La policía irrumpió en el vehículo arrastrando a los muertos y sobrevivientes, a quienes golpeó
duramente, causando fracturas y amenazándolos de muerte en plena calle. [2] Dos
funcionarios policiales fueron detenidos en el lugar por hacer uso imprudente de sus armas de
servicio. De acuerdo a peritajes balísticos, el microbús, en el cual iban más de 20 personas,
recibió entre 150 y 300 impactos de balas. [3] [4]
Repercusión de los hechos
El gobierno de la época, encabezado por el presidente Patricio Aylwin, respaldó el actuar de la
policía. [5] El ministro del interior Enrique Kraus no reconoció que se haya tratado de "una
masacre policial o de un grave error de procedimiento policial". [6] El senador Sergio Onofre
Jarpa señaló que "es como una guerra. Ellos la declararon y hay que enfrentarlos al costo que
sea". [7]
La banda Fiskales Ad hoc creó una canción homenaje a una de las víctimas del incidente.
Proceso judicial
Tras 8 años de proceso judicial, la justicia militar dictó las sentencias condenando a los dos
lautaristas sobrevivientes, Álvaro González, a un total de 81 años de cárcel y a Oriana
Alcayaga a 61 años. [8]
Asimismo, los carabineros implicados en el baleo recibieron condenas de 541 y 240 días de
prisión, pero las penas fueron remitidas por firmas.
Los asesinados fueron:
1) Marcos Villegas D. (Inocente: Ciego),
2) Tatiana Inés Navarro Valdés (Inocente: Estudiante de 19 años y prima del Álvaro España,
vocalista de la banda Fiskales Ad-Hok),
3) Gabriela Castillo Díaz (Inocente: Asesora de hogar de 31 años),
4) Raúl Humberto González Órdenes "El Gato" (23 años),
5) Alejandro Soza Durán (24 años),
6) Yuri Alejandro Uribe Toro (24 años)

Notas
1. Los tribunales militares y el caso Apoquindo. ODEP (Chile). 22 de agosto de 2002. p.4
Versión digital
2. El Caso Apoquindo. Matanza en las Condes. Artículo periodístico en Revista Punto Final.
Versión digital
3. El Caso Apoquindo. Artículo en Diaro El Metropolitano. 29 de enero de 2002 Versión digital
4. Mala Memoria. Artículo en Diario La Nación. 6 de marzo de 2006. Versión digital
5. El Caso Apoquindo. Matanza en las Condes. Artículo periodístico en Revista Punto Final. p.2
Versión digital
6. Mala Memoria. Artículo en Diario La Nación. 6 de marzo de 2006. Versión Digital
7. El Caso Apoquindo. Matanza en las Condes. Artículo periodístico en Revista Punto Final. p.2
Versión digital
8. El Caso Apoquindo.
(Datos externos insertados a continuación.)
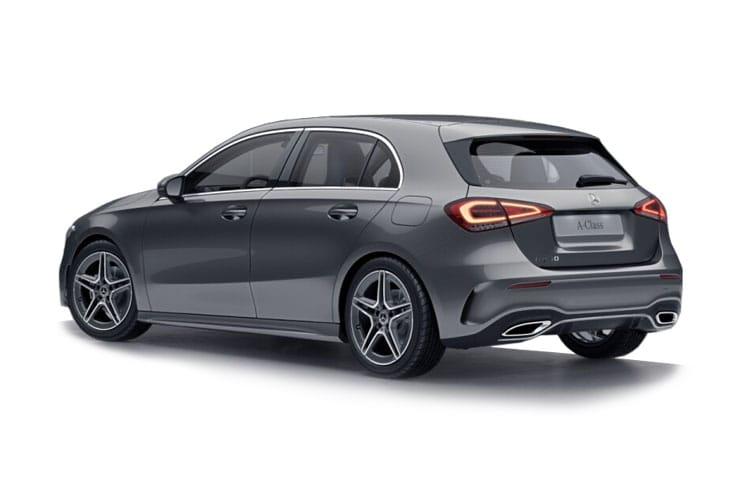 Mercedes-Benz A Class A200 Hatch 5Dr 1.3  163PS Exclusive Edition 5Dr 7G-DCT [Start Stop] back view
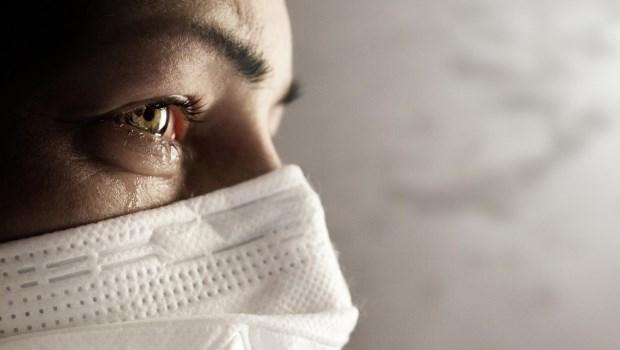 Photo of Fatiga pandémica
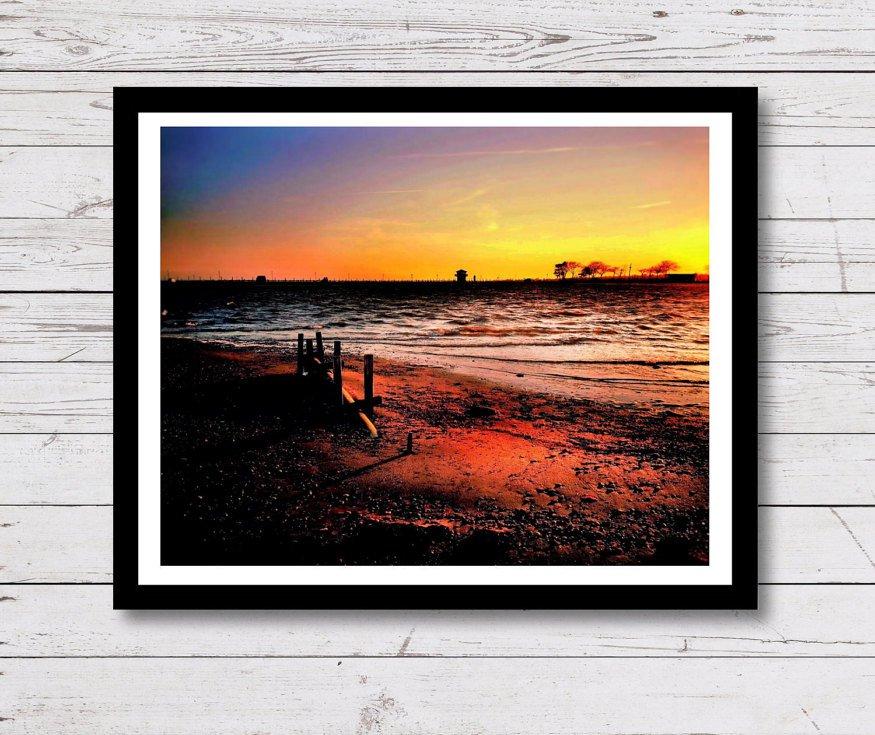 Beach Sunset Wall Decor, Painting Effect Print, Digital Photo Home Decor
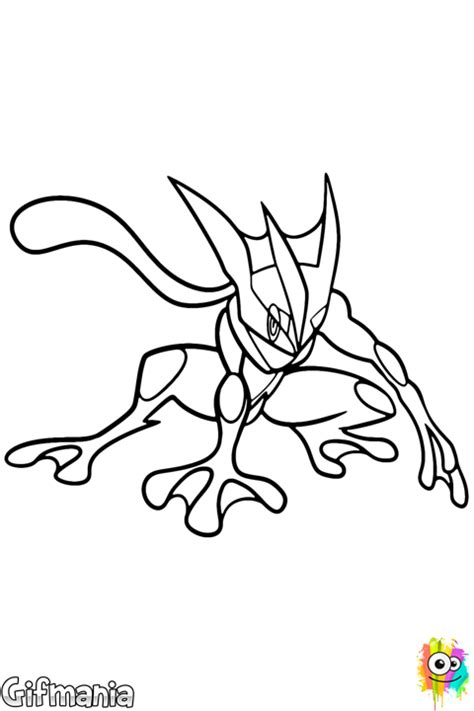 pokemon coloring pages frogadier greninja coloring page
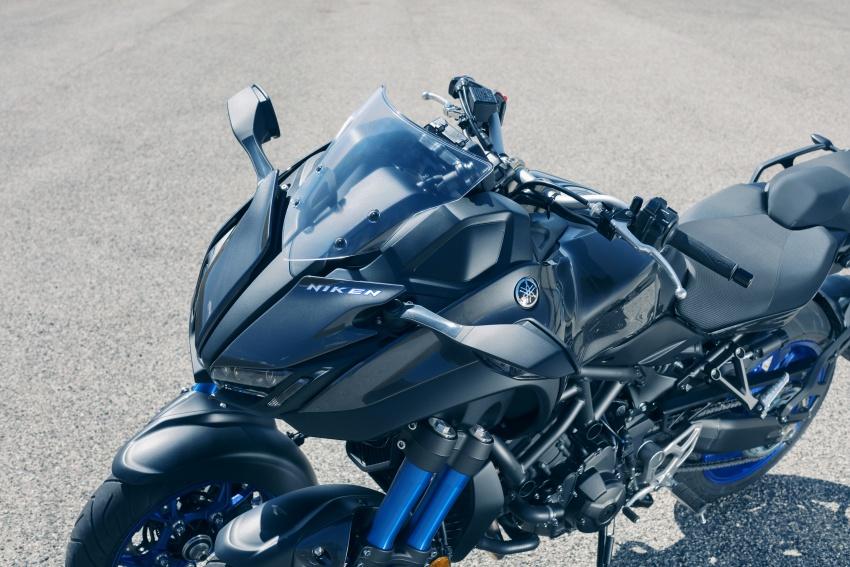 Yamaha Niken Leaning Multi-Wheeler (LMW) 2018 – guna tiga roda, tetapan fork berkembar di hadapan Image #728754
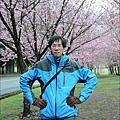 2011 武陵櫻花祭 126.JPG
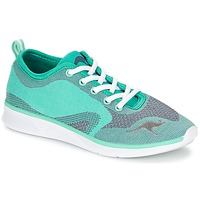 Skor Dam Sneakers Kangaroos K-LIGHT 8004 Turkos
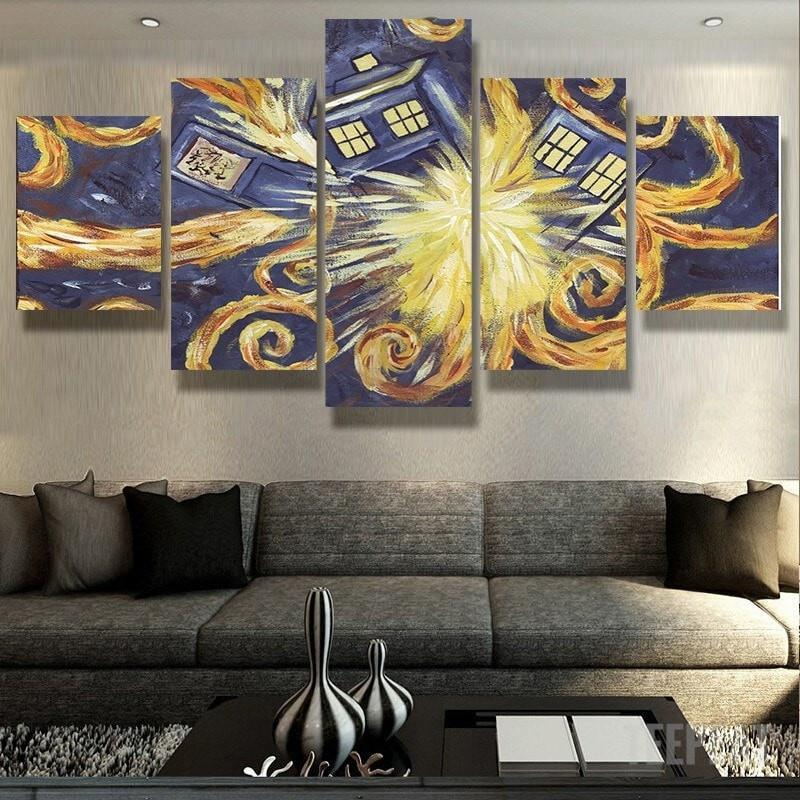 Doctor Who Van Gogh - 5 Piece Canvas Painting
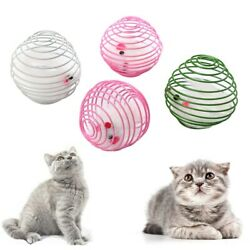 Pet Products Pet Supplies Cat Kitten Toy Interactive Mouse Cage Play Toy Spring $2.99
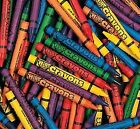 (12) Crayons Primary Colours Birthday Party Favours Loot Filler School Reward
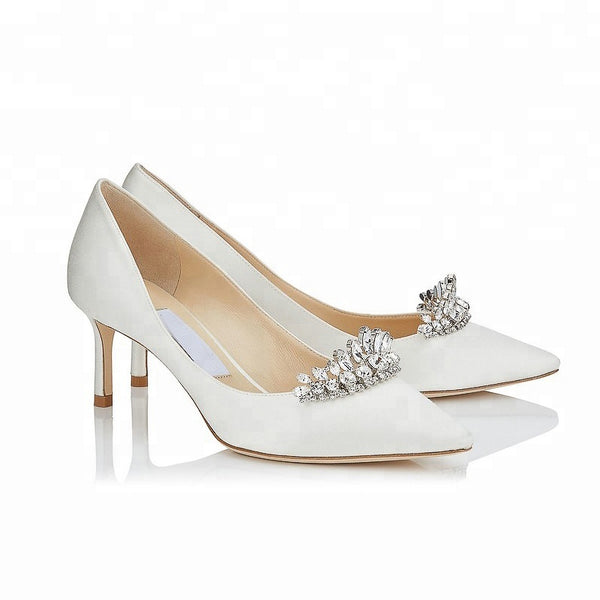 "Pointed Toe Stiletto Heel with Crystal ""Bridal Crown"" Embellishment"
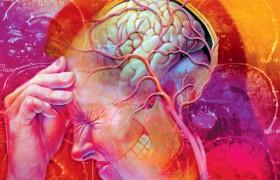 Жвачка провоцирует хроническую мигрень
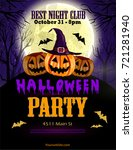 halloween party flyer with... | Shutterstock .eps vector #721281940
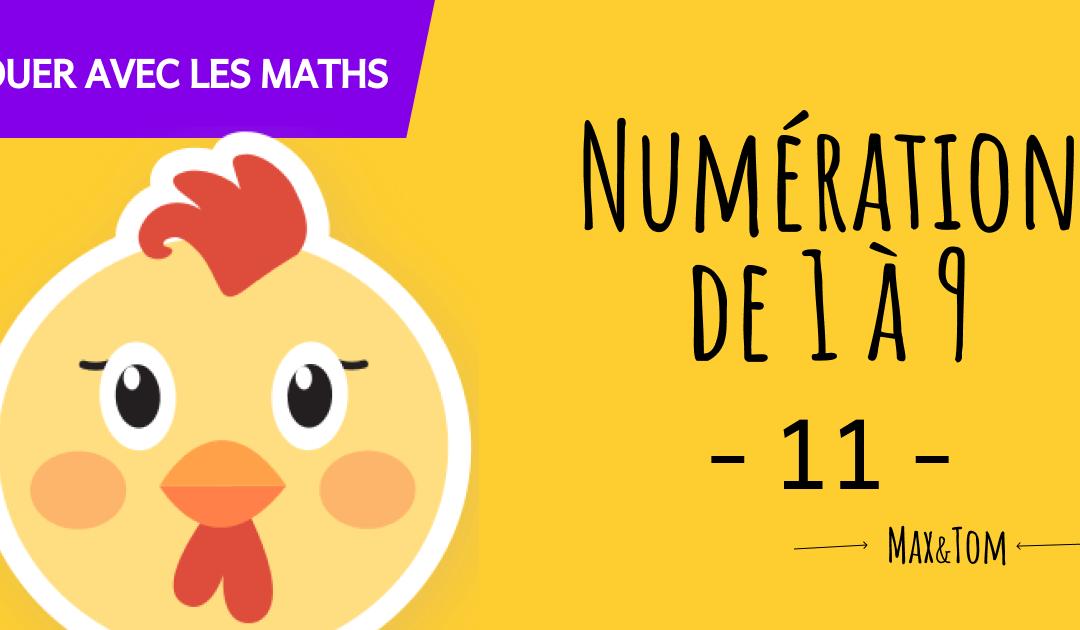 Fiche de numération à imprimer pour apprendre à compter jusqu'à 9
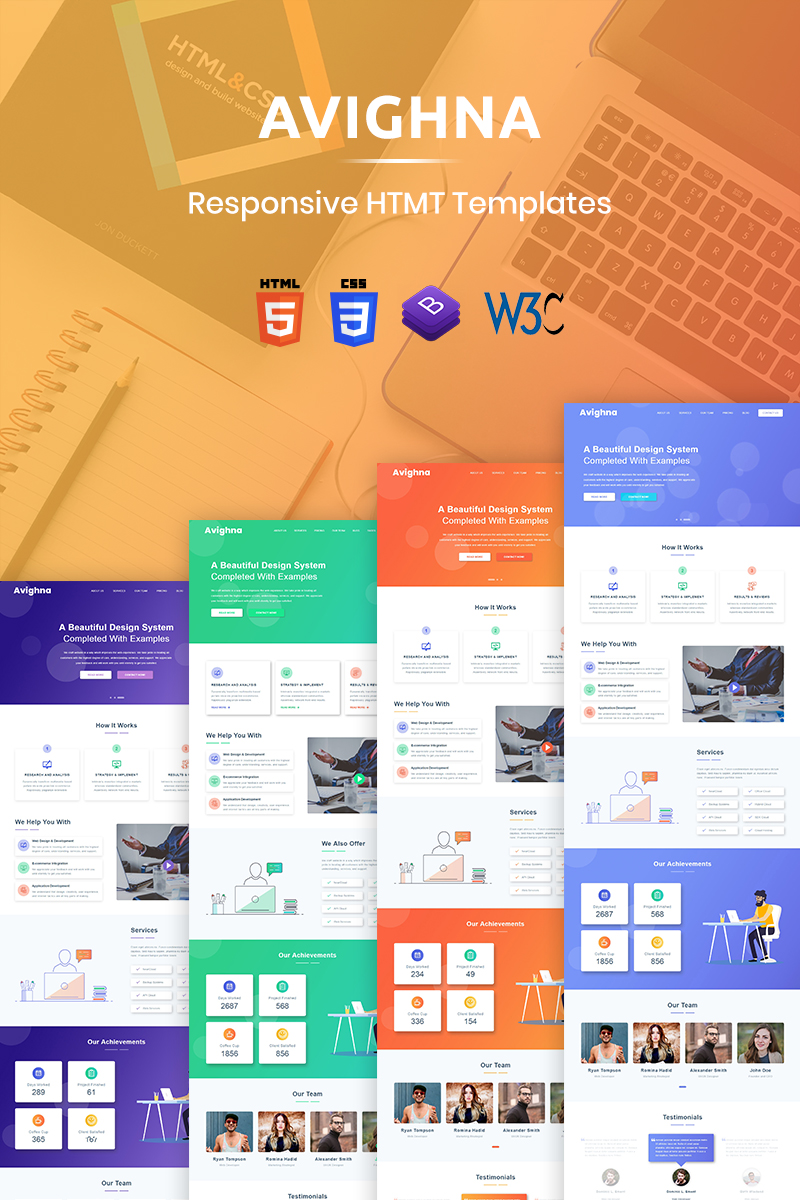 Responsive Avighna - Responsive Minimal Business Web Sitesi #79805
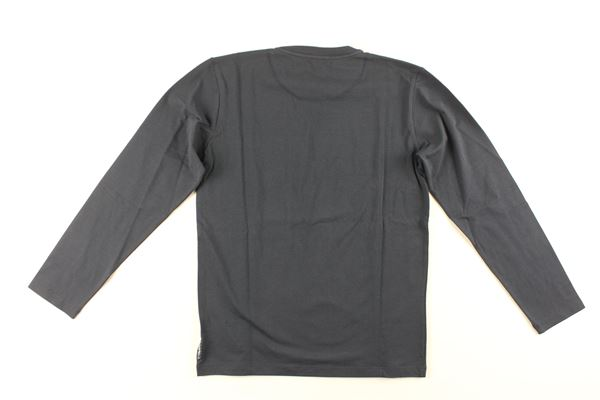 shirt tinta unita con stampa ARMANI JUNIOR   Shirts   3Z4T06BLU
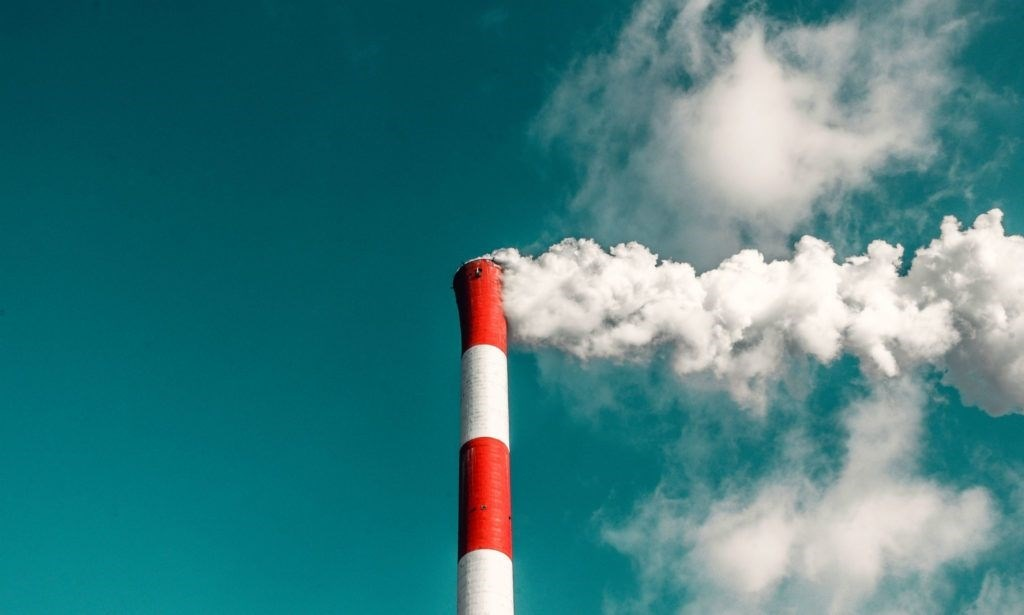 ارتفاع في نسبة الغازات الدفيئة يهدد مناخ الأرض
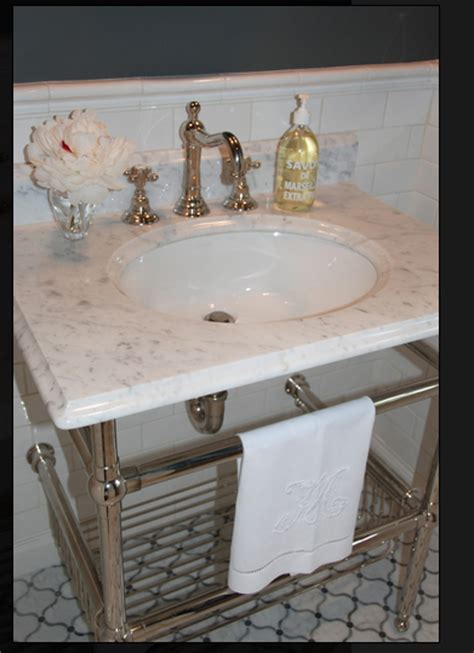 console sink with chrome legs sink console marble top chrome legs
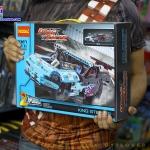 3367 ตัวต่อ King Steerer รถแข่งความเร็วสูง Drag Racer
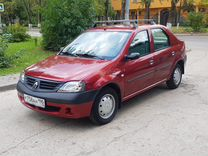 Renault Logan, 2009 г., Тула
Artículo en Diaro El Metropolitano. 29 de enero de 2002 Versión digital
Letra Canción de Eugenia de Fiskales Ad hoc
La banda Fiskales Ad Hoc recuerda este hecho en una canción llamada Eugenia, donde hacen
un homenaje a una de las victimas del baleo que es prima del cantante.
Oh! Que gran decepción
hoy al abrir los tarros que habíamos guardado
y cuidado con tanto amor
descubrimos que el almíbar sabía muy mal,
el cristianismo de estas guindas no se pudo conservar.

Y devolvimos todo,
y nos sentimos mal,
nos aburrimos tanto,
es que está todo mal.

Sirvamos bien la mesa


dispuestos a tragar ,
probemos estos manjares que nos saben a maldad,
una pizca de hierba,
para poder olvidar ,
para poder aguantar las ganas de asesinar.
Madre escuchaste a los niños cantar
y recordaste lo que no querías recordar,
estas legumbres que vamos a comer
saben en igual que las balas que tuviste que tragar sin querer.

Y devolvimos todo,
y nos sentimos mal,
nos aburrimos tanto,
es que está todo mal.

Eugenia, hay porotos con longaniza en el refrigerador,


sirvamos bien la mesa y sentémonos a cenar ,
probemos estas frutas que nos saben a maldad,
tanta maldad,
dejemos que nuestras tripas se contaminen
con el sabor real.

Y devolvimos todo,
y nos sentimos mal,
nos aburrimos tanto,
es que está todo mal.

Madre escuchaste a los niños cantar


y recordaste lo que no querías recordar,
estas legumbres que vamos a comer
saben en igual que las balas que tuviste que tragar sin querer.